雑文」カテゴリーアーカイブ

質と量

作る人食べる人構造の過去の形態では、質が量を決めて量が増えることで質を維持していたけど、今後は、量が質を決めて質が量を決めて、結局、質と量は等価になってしまう。。。 と、いうのはSFかな。

ウルマーの言葉

まったくメージャーミュージシャンではないんだが、オレの尊敬するアバンギャルドジャズギタリスト&シンガーのJAMES BLOOD ULMER のインタビューを読んだのだけど、とても面白かった。ウルマーは、自分にとって、歌を歌うことと、ギターを弾くことは全然異なる行為だ、と言っている。自分が歌えるのはブルースだけだが、ギターでは自分が弾けるものが何だか知らない、と言う。つまり、ギタープレイでは可能性は不定で無限だが、歌では可能性はたった一つしかない、と。

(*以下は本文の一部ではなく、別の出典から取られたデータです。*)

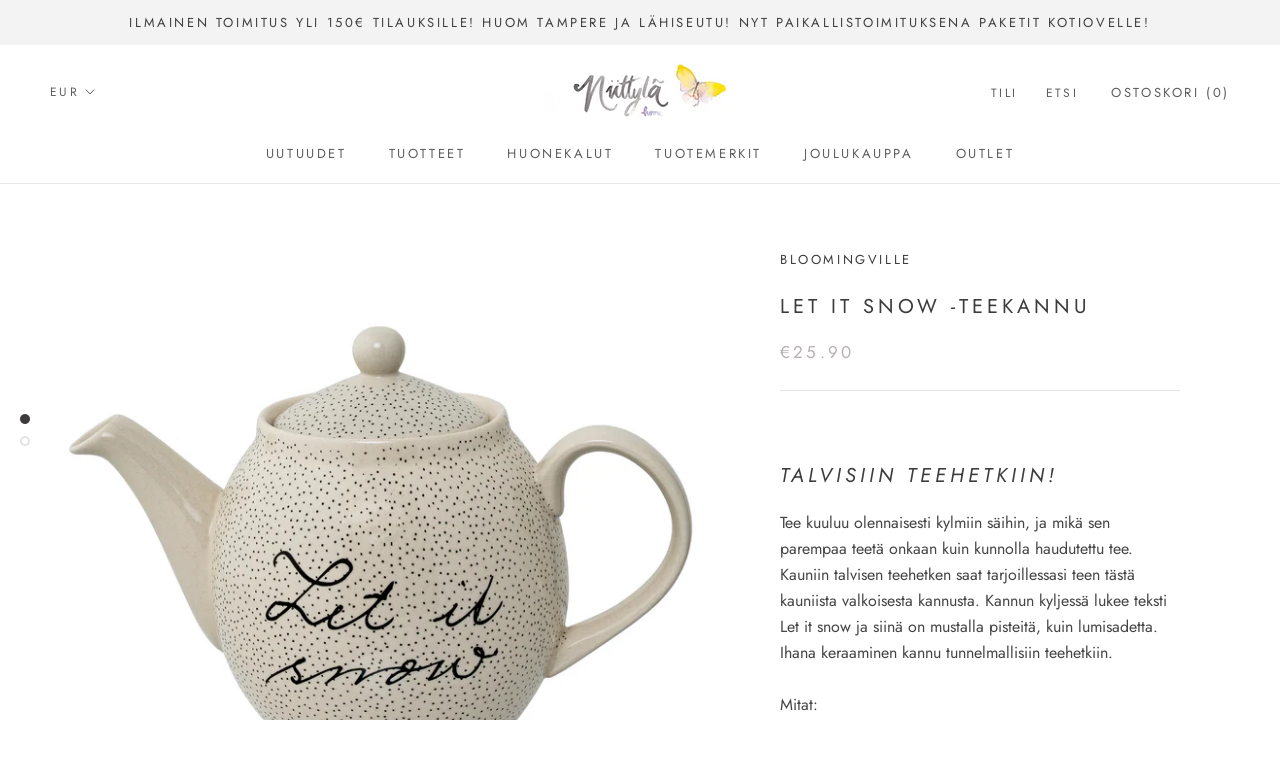

--- FILE ---
content_type: text/javascript
request_url: https://niittylahome.com/cdn/shop/t/6/assets/custom.js?v=8814717088703906631571820754
body_size: -647
content:
//# sourceMappingURL=/cdn/shop/t/6/assets/custom.js.map?v=8814717088703906631571820754


--- FILE ---
content_type: image/svg+xml
request_url: https://niittylahome.com/cdn/shop/t/6/assets/cursor-zoom-in.svg?v=148836415785489198681616345152
body_size: -569
content:
<svg width="35" height="35" viewBox="0 0 35 35" xmlns="http://www.w3.org/2000/svg">
  <g fill="none" fill-rule="nonzero">
    <circle fill="#ffffff" cx="17.5" cy="17.5" r="17.5"/>
    <path fill="#3d3b3b" d="M24 18h-6v6h-1v-6h-6v-1h6v-6h1v6h6"/>
  </g>
</svg>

しかし、こういうのを読むと、現在読んでいるベルグソン哲学的な解釈に易々と結びついてしまうのが、いいんだか悪いんだか。野暮だけれどネタを明かすと、可能性が不定で無限というのが人間の「悟性」を、たった一つの決して間違わない可能性というのが「本能」を、それぞれ代表している。ただし、上記、実は言葉を誤って使っている。後者の「決して間違わない」のは「可能性」ではなく、現在進行中の「単一の行為」である。

まあ、やはりすごいことを言う人だ。とにかく、ずっとご無沙汰だった最近のウルマーを聞いてみよう。

不文律

本音を書けば、政治家の汚職は10パーセントまで認めるという不文律でもできないものかね。ま、何十年か前には、それはあったんだが。

七人の侍

「七人の侍」の侍たちが、明日を煩わず、今を全力で生き、楽しいときは思い切り笑い、悲しいときは思い切り泣いている様子を見ていると、心が洗われる気持ちがする。もっとも、自分は百姓の側だったり、してるかもしれないけどな。

クソ真面目に偏狭

いまだに実用書を退け哲学書を読んでる、っていう偏狭さが、「金儲け」と「理念」という両極端の間を揺れて安定しない、という自分の態度の原因になってるのかな、、、などと、クソ真面目に考えるところが、すでに文芸書読みすぎ。

デジタルイタコ

Twitterをやっていると、「過去というものが、将来、完全可視化される」、というオレの大予言(笑)が当たるかもしれない、という気がしてくる。未来では、イタコを使う代わりにTwitterなどを使う。そして、デジタルイタコ、電子イタコ、電脳イタコ、Twiter霊視などなど。ああ、それにしても大御所の恐山はいずこへ。

興味と思考能力

「物事に興味が無い人は、思考能力の低下が著しい」との記事を読んだのだが、思うに、「興味がある」、ということと、「思考する」、ということは同じことで、「興味を持つと思考力が向上する」とかいう因果関係とは関係ないと思う。これって昨今の幼稚な因果律過信から来た言葉という感じ。そんなのほっといて気楽に興味のあることだけをやっていればいいんじゃないだろうか。

ユングの共時性

ユングの言った「共時性の原理」を知り、激しく共感する。共時性とは、何の因果関係もないふたつの事柄が偶然同時に起こってそれがきっかけで何か新しいことが始まることをいう。たぶん、現代のネット社会のポジティブ面に、正確に適用できるはず。

ところで、調べてみたら、ユングの共時性など彼の後年の心理学は、現在の心理学会では異端扱いだそうだ。まあ、当然か。今は、物質としての脳や遺伝子をあれこれいじくる時代だもんな。それでこの共時性という概念だが、当時ユングは誤解されること覚悟で発表したそうだが、はたして案の定その通りになった。何となく感慨を感じるね、複雑な気持ちって感じだ。それにしても、こういうものが新興宗教的いかがわしさと紙一重になってしまうのはなぜなんだろう。共時性そのものは、ただの「生活の知恵」に近いものなのだが、そんな常識的生活の場にまで心理学などという科学を持ちこまないでくれ、という一種の抵抗なのかな。